LIBERATION (formerly the Movement for Colonial Freedom) has followed with concern the alarming news emerging from Sudan since Monday of an apparent military coup which has ousted Prime Minister Abdallah Hamdok and led to scores of arrests as well as a violent crackdown on the streets of the capital Khartoum.

The news of these worrying developments began to be communicated by progressive activists within the country in the early morning of Monday after military forces moved to seize the Sudanese radio and television broadcasting headquarters and abducted Hamdok to an unknown location after he apparently refused to sign a statement endorsing the military takeover — he has now been released and returned to his home under tight security.

Several other civilian cabinet ministers and pro-government politicians were also arrested and many remain detained amid an internet shutdown in the country.

The military, alongside units of notorious Rapid Support Forces militia, have deployed throughout Khartoum with reinforcements reportedly arriving from all over Sudan, closing down bridges and main thoroughfares as well as moving on the addresses of known civilian pro-government figures.

Abdel Fattah al-Burhan, the military head of the hitherto power-sharing transitional ruling council, has taken to the airwaves to dissolve the government and declare a state of emergency. Progressive politicians and activists have signalled their alarm and warned of an imminent wave of bloody repression by the military.

Today’s events follow weeks of turmoil, including several thwarted attempts at a military takeover and significant demonstrations of support for the civilian representatives of Sudan’s Sovereign Council and for the full implementation of the scheduled democratic transition.

Only days ago, huge demonstrations took place in Khartoum to mark the anniversary of the October 21 Glorious Sudanese Popular Revolution of 1964.

(Stored data):
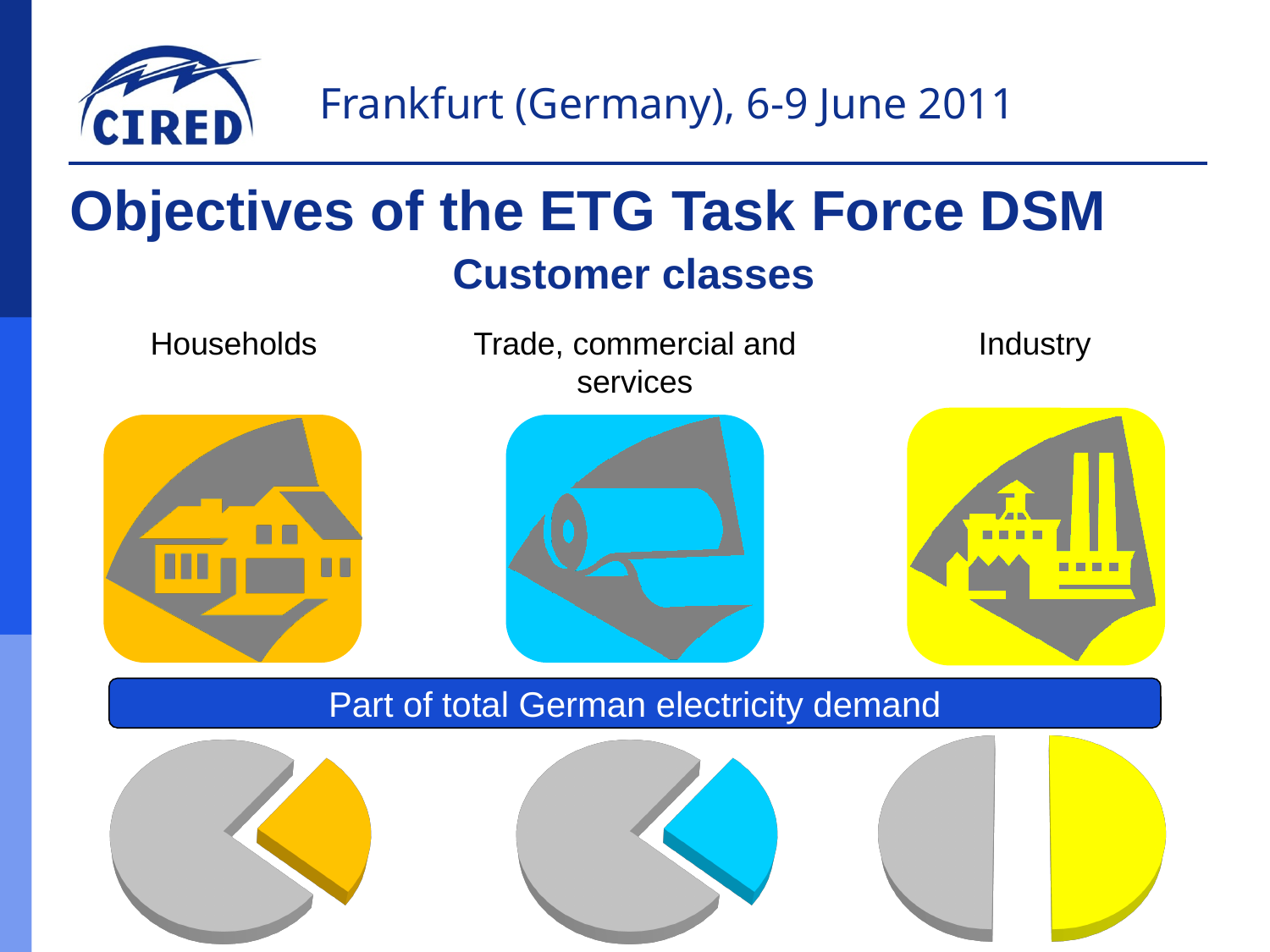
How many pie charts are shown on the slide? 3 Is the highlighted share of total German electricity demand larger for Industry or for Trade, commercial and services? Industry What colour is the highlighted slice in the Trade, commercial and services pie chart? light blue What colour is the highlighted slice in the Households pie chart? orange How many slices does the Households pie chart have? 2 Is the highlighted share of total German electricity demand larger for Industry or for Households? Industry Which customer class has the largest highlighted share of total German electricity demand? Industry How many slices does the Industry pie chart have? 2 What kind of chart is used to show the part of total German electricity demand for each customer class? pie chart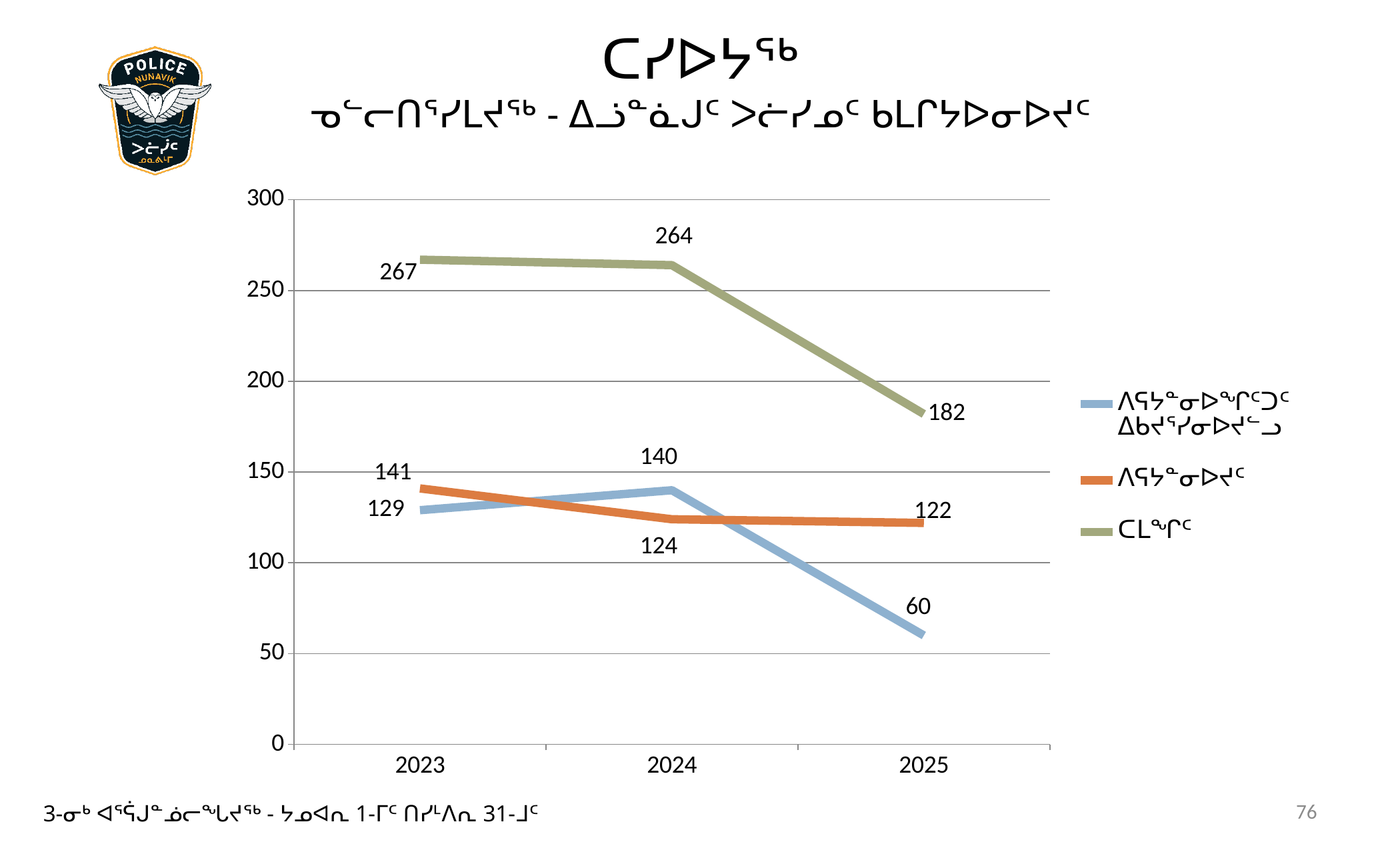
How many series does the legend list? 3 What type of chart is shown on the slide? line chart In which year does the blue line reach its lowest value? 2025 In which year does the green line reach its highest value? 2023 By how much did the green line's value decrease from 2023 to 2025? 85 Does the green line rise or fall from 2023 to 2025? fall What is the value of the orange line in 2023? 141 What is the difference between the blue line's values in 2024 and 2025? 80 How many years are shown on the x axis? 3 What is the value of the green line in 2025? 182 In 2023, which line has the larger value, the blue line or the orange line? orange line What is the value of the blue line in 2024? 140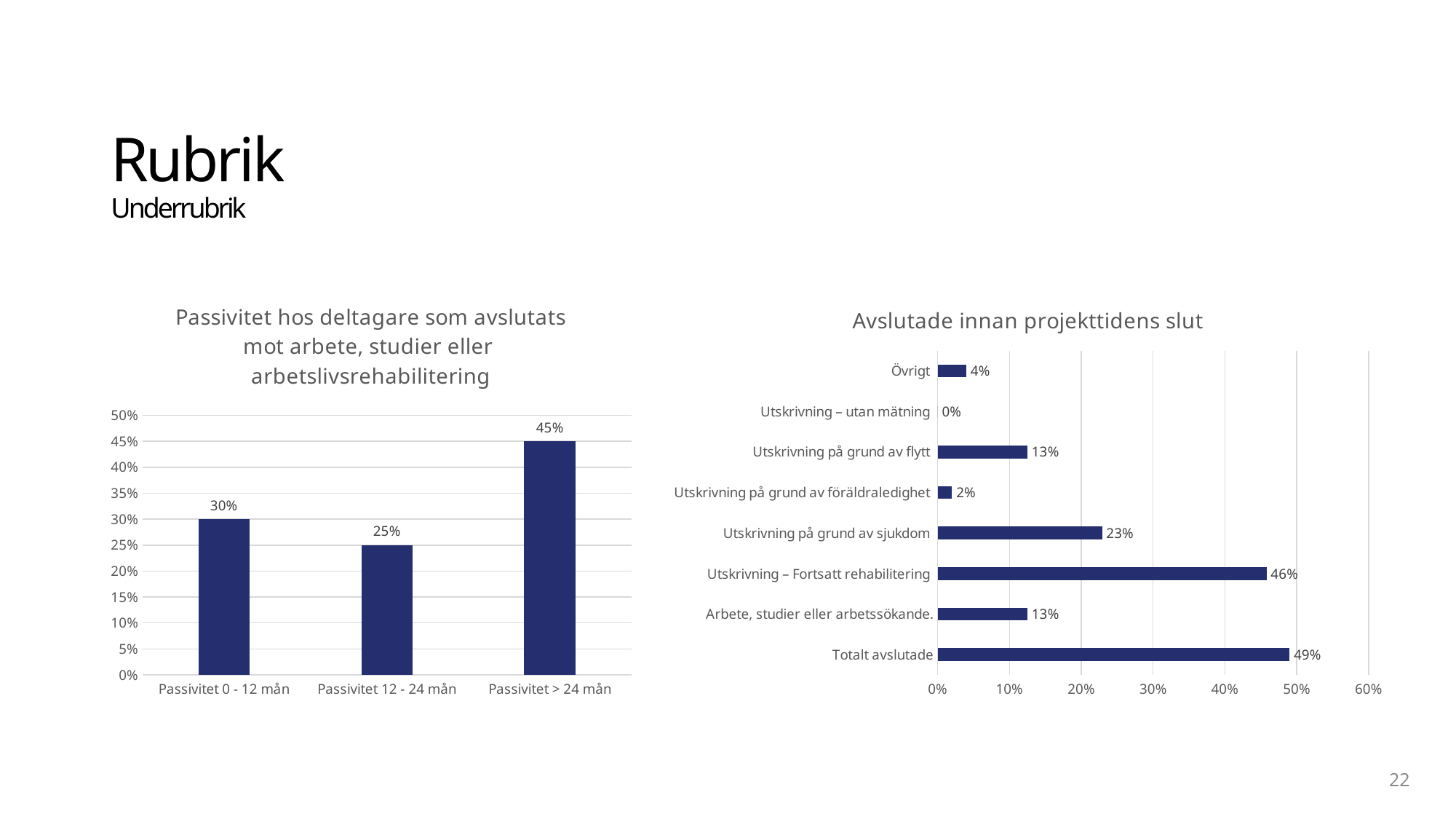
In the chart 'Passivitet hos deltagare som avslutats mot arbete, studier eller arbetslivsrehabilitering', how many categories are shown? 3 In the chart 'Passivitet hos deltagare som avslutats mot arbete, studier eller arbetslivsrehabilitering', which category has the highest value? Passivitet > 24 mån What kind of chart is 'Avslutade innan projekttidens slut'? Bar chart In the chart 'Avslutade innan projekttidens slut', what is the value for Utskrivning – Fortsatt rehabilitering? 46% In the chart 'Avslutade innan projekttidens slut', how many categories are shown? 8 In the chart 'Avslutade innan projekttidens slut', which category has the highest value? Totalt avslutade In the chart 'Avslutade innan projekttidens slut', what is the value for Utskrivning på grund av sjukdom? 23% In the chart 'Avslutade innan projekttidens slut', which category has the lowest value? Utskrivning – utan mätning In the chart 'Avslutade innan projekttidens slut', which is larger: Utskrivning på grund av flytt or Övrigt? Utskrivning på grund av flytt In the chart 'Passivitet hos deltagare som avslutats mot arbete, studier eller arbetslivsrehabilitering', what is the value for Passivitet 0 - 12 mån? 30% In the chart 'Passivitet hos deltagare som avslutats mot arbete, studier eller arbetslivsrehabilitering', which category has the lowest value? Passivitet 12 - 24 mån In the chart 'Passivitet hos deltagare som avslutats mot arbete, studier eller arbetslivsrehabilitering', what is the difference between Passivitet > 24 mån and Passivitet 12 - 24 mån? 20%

(Study questions):
1. Do these statements agree with the text on the coup in Sudan? (a) Hamdok was later released and returned to his home. (b) Internet access in Sudan continued without interruption during the arrests. (c) The large demonstrations held in Khartoum days earlier marked the anniversary of a revolution in 1964. Answer yes or no for each, quoting the deciding words of the text.
2. Would you reproduce the part of the text on the coup in Sudan that opens with the words containing "Several other civilian" and closes with "by the military."?

(Expected responses):
1.
(a) Yes: "he has now been released and returned to his home under tight security"
(b) No: "many remain detained amid an internet shutdown in the country"
(c) Yes: "huge demonstrations took place in Khartoum to mark the anniversary of the October 21 Glorious Sudanese Popular Revolution of 1964"

2.
Several other civilian cabinet ministers and pro-government politicians were also arrested and many remain detained amid an internet shutdown in the country.

The military, alongside units of notorious Rapid Support Forces militia, have deployed throughout Khartoum with reinforcements reportedly arriving from all over Sudan, closing down bridges and main thoroughfares as well as moving on the addresses of known civilian pro-government figures.

Abdel Fattah al-Burhan, the military head of the hitherto power-sharing transitional ruling council, has taken to the airwaves to dissolve the government and declare a state of emergency. Progressive politicians and activists have signalled their alarm and warned of an imminent wave of bloody repression by the military.